Image: CA Academy of Sciences

Great white sharks have always lived off the coast of California but this summer they’re showing up in staggering numbers, leaving beaches with “swim at your own risk” signs. Great whites have been spotted in Half Moon Bay, Monterey Bay and even for the first time in known history in the San Francisco Bay when a fisherman inadvertently hooked an 8-foot shark near Alcatraz Island. In fact, sitings of the biggest sharks this summer have been visible from planes, flown both by commercial pilots and sheriffs in helicopters who recently spotted a 13-15 food great white off Bodega Bay.

What’s Going On?: As the Guardian explained, “juvenile great whites typically reside in the balmy waters of southern California, near the US-Mexico border.

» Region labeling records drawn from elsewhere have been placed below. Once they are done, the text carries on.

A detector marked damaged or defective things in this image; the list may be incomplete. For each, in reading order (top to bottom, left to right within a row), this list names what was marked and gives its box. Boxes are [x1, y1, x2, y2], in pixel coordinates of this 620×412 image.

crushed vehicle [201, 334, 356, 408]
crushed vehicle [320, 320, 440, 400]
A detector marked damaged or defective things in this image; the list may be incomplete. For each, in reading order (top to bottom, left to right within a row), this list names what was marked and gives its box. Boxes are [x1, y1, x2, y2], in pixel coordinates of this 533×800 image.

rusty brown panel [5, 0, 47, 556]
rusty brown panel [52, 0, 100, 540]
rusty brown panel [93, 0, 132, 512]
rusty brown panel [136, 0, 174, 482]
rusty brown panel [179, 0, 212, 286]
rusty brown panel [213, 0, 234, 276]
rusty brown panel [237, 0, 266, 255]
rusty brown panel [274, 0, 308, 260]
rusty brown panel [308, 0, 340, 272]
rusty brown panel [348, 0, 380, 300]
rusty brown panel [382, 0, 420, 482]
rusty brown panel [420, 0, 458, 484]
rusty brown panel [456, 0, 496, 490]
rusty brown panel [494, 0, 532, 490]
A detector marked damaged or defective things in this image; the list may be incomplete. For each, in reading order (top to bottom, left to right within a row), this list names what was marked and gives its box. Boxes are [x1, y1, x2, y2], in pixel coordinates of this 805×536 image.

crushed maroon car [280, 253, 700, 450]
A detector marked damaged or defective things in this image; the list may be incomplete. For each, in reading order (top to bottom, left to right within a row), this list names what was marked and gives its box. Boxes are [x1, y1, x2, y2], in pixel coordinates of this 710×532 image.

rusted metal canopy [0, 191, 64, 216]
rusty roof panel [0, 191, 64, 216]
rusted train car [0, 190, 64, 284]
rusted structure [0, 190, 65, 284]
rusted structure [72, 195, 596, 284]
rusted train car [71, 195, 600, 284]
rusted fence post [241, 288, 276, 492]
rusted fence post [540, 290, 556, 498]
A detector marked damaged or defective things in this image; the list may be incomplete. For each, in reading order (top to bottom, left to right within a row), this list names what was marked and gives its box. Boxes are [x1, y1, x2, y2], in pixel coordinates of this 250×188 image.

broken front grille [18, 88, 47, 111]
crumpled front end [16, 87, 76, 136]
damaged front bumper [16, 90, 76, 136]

But the fish have increasingly wandered north in the past few years, leading to frequent sightings in the Monterey Bay since 2014. Scientists suspect the warming temperatures of the ocean may play a role in the sharks surprising movements.”

  • While most sharks are cold-blooded, great whites are partially warm-blooded so younger sharks who can’t regulate their body temperature as well tend to congregate in warmer water thus as ocean temperatures warm their range can expand.

Swimming Deeper: A deadly warm patch of water off the coast of California known as the Blob along with recent El Niño years have kept juvenile sharks in a “nursery” in Monterey Bay and since juvenile sharks tend to return to hunting grounds they’re familiar with, scientists are speculating that the bay may become a new birthing area for great whites.

Why This Matters: Does this mean that people shouldn’t swim in California beaches? No (because the chance of a great white encounter is still very low), but if you’re planning on swimming, surfing, or kayaking you should keep a couple of things in mind about great whites and how they might interact with humans. As the California Academy of Sciences explained, only 99 unprovoked attacks by sharks (all or nearly all have involved the white shark, Carcharodon carcharias), resulting in 9 fatalities, have occurred in California history. Climate change will change and likely expand the territory of the great white off the West Coast and as our planet warms we’re going to have to manage how we interact with migrating wildlife.